Esad sonrası Suriye’de, Türkiye ile İsrail karşı karşıya geldi ve hala karşı karşıya geliyorlar. Ulusların kalıcı çıkarları vardır. Kalıcı düşmanları ve düşmanlıkları yoktur. Ne Öcalan ne SDG ne Türkiye ne de İsrail birbirine kalıcı düşman değil. Türkiye ile İsrail bölgesel egemenlik, enerji kaynakları ve enerji geçiş koridoru üzerine büyük bir rekabet ve çıkar çatışması yaşıyorlar. Yarın bir gün Trump, bu iki devletin rekabetini yumuşatarak bir şekilde uzlaştırabilir mi ve her iki Devlete birlikte kendi çıkarlarınız ve benim için çalışın diyebilir mi?
Ya da tıpkı Türkiye-SDG-HTŞ’nin uzlaşmaz denen çelişkisini geçici yumuşatıp 10 Mart Mutabakatı üzerinde uzlaşmalarını sağladığı gibi İsrail ve Türkiye’yi de bir noktada geçici uzlaştırabilir. Kürtler Ortadoğu’da herkesle dostluk ve çıkar ilişkisi geliştirebilmelidir. Sadece bir devlete angaje olup kendini tüm bölgeden soyutlamamalı. Kürtler Türkiye ve İsrail’de dahil olmak üzere bölgede ve dünyadaki tüm ülkelerle ilişki kurmalı ve dostluk geliştirebilmeli. Değişen dünyayı deneyimleme yoluyla da algılayıp tanımalılar ki; CHP liderinin geçen hafta düştüğü durumlara düşmesinler.
Özgür Özel, Enternasyonal Toplantısında “İngiliz İşçi Partisi, bugün Erdoğan ile Erdoğan’ın beklediğinin üzerinde bir dayanışma gösteriyor. Bunu kabul etmemiz mümkün değil.
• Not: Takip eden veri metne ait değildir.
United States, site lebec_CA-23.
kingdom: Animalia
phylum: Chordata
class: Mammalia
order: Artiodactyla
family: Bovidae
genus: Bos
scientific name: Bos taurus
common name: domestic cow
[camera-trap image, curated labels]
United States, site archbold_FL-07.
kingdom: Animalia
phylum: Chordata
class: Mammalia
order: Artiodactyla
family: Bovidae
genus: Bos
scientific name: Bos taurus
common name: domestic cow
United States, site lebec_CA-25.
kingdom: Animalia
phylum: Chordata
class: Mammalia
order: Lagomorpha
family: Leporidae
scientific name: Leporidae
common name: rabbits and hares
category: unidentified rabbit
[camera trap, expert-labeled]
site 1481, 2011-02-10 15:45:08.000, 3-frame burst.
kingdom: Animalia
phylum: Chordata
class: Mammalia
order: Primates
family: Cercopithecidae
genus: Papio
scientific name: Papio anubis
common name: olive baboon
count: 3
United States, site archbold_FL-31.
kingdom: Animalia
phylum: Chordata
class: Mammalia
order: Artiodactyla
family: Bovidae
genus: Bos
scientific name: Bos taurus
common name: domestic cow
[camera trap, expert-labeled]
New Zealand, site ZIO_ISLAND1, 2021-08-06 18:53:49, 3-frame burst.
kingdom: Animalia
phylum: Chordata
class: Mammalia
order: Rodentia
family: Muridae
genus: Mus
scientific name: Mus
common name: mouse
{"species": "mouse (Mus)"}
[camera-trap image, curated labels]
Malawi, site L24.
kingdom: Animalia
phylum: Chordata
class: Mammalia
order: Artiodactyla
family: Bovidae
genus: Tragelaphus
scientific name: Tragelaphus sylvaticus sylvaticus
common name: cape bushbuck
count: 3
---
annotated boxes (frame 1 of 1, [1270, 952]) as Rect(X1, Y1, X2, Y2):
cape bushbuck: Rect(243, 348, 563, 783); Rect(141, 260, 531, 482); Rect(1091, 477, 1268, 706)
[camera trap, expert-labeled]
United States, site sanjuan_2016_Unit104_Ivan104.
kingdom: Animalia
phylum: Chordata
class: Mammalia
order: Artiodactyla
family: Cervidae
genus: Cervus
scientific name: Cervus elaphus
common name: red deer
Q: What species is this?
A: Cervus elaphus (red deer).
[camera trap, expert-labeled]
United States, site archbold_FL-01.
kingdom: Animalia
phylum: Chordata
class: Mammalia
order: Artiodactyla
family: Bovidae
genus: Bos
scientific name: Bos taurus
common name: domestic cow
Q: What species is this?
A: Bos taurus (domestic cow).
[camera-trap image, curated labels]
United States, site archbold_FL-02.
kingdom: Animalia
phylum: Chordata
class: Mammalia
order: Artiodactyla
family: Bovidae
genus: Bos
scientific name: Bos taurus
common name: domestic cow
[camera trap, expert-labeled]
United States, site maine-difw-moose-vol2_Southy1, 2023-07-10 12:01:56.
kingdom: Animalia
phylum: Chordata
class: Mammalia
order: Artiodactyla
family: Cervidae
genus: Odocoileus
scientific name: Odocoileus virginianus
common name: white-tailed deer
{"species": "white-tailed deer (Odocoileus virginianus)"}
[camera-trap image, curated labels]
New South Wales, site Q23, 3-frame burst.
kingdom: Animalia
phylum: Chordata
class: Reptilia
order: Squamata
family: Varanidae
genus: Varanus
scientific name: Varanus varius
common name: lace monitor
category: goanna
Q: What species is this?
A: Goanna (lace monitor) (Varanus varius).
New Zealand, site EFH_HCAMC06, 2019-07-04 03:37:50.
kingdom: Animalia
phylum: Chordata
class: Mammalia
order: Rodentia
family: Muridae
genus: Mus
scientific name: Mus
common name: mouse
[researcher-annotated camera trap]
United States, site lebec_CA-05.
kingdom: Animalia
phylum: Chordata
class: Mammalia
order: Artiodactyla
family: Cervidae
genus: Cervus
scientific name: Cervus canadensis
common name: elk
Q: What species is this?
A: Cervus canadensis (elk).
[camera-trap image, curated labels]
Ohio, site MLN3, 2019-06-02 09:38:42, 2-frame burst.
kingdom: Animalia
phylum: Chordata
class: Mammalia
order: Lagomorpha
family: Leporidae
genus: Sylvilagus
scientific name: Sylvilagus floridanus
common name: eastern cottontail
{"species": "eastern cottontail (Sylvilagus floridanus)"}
Bu konuda her platformda bu tepkimi dile getirmeye de devam edeceğim. Otoriterlerin yarattığı sorunları otoriterlerle çözemezsiniz. Erdoğan’ın veya bir başka otoriter liderin size vaat ettiği şey istikrar değildir. Bir ülkede demokrasi varsa o ülkede demokrasi size istikrarlı ilişkiler vadedebilir. Ülkede demokrasi yoksa, ülkede otokrasi varsa o size şimdilik çıkar ilişkisi vadeder ama ilerleyen sürede yeni bir istikrarsızlığın kapısını ararlar.”
İşte Türkiye Ana Muhalefeti ve lideri Özgür Özel’in anlayamadığı temel sorun tamda burada düğümleniyor. Trump’ın merkantalist orta çağ ticaretçi siyasi ve yönetim mantığı, dünya devletleri ile ticaret yapmak için demokrasiye dayalı istikrar ilişkisi istemiyor. Tam tersini sadece çıkar ve menfaat ilişkisini istiyor. Bunun olması için ülkelerin demokratik olması şart değil, isterse diktatör olsun. Devletlerin güçlü, zengin ve ABD çıkarlarına uygun çalışacak liderleri olmasını istiyor. Yani ABD için mesela Türkiye’nin veya Suriye’nin Demokratik Özgürlükçü bir devlet başkanının olup olmaması önemli değil. Bunu anlamayan Özgür Özel, İngiliz İşçi Partisi neden bizimle dayanışmıyor da, Erdoğan’la dayanışıyor diye boşu boşuna nefes tüketerek feveran ediyor.
İngiliz İşçi Partisi sistemin oyun kurucu Partisidir. Yaşanan sistemsel eksen değişimini çok hızlı bir şekilde okuyor. O nedenle değişimi anlamayan ve kendini değişime uyarlamayan CHP’yle değil, değişimi mükemmel okuyup anlayan Erdoğan’la dayanışıyor. İşte Öcalan bu değişimi Trump’ın daha seçildiği gün doğru okudu. Kendi kalıp dışı düşünce tarzıyla, değişen dünya, bölge ve ülke gerçekliğine uygun kendi jeo-politik, jeo-stratejik oyununu kurdu. İmkansızı iste ama gerçekçi ol. Gücünü, halkını ve kader ortaklığı yaptığı Türk halkını bu karanlık dönem bitene kadar gerçekleşebilecek tüm tehlikelerden korumaya çalışıyor. İşte Öcalan’ın siyasal oyun teorisinin özü bu.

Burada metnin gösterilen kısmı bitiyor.